● **Excerpt provided**:
.....
On the other hand, although almost 61 percent of the towns had waterworks systems, fewer than 14 percent of the houses had inside running water, only 3 percent had indoor flush toilets, and even fewer had tubs or showers. The commission found that 95 percent of the 71,000 houses it counted were built of wood. While that was not necessarily a negative finding, the commission added that two-thirds “were finished on the outside with weather board, usually nailed directly to the frame with no sheathing other than paper, and sometimes not even that.” More than 25 percent were finished in what the commission regarded as the “cheapest type of construction,” board and batten, and 93 percent of those were in West Virginia's southern fields.
.....
● **Provided data**:
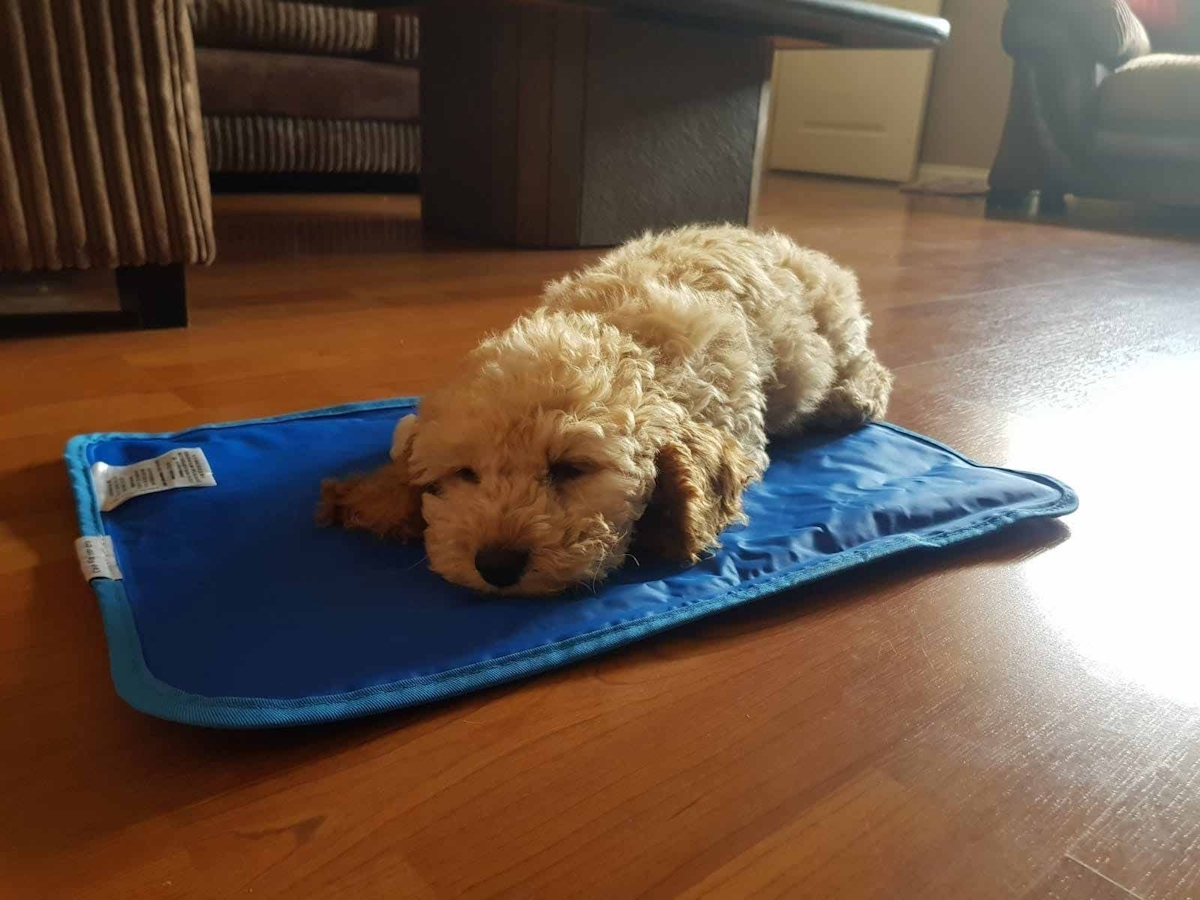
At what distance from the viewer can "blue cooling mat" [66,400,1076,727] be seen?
1.02m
.....
● **Problems to work on**:
• a. From the passage on the commission's housing findings, list every figure written with the word "percent," and give what each one measures.
• b. Extend the passage on the commission's housing findings, starting after its final sentence.

● **Expected answers**:
• a.
- Almost 61 percent: towns that had waterworks systems
- Fewer than 14 percent: houses with inside running water
- 3 percent: houses with indoor flush toilets
- 95 percent: the 71,000 counted houses that were built of wood
- More than 25 percent: houses finished in board and batten
- 93 percent: the board-and-batten houses that were in West Virginia's southern fields

• b.
Owners and operators of the coal companies quickly challenged the findings. Even before the commission issued its report, the West Virginia Coal Association began sponsoring full-page damage-control advertisements in the West Virginia Review. In the November 1924 issue, the association noted that “many so-called investigators have come to West Virginia for the sole purpose of finding horrible conditions in our mining towns.” Several months later, in May 1925, the association claimed that miners could live in any kind of house they chose, ranging from a “plain board, unpainted ‘bachelor’s shanty' to a neat stained shingle, or an attractively clapboarded and painted bungalow; and in certain towns brick bungalows are available.” This last assertion may have been true, but barely so: the commission found that “brick bungalows” accounted for only 5 percent of company-owned houses throughout the nation.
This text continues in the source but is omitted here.